What the exercise asks:
Please count the lines in the entries below that contain the word "player", and reply with that number alone.

Data shown:

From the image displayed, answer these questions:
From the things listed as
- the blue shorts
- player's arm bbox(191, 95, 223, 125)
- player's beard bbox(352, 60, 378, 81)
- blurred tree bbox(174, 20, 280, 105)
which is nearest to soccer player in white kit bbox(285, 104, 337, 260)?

Result:
3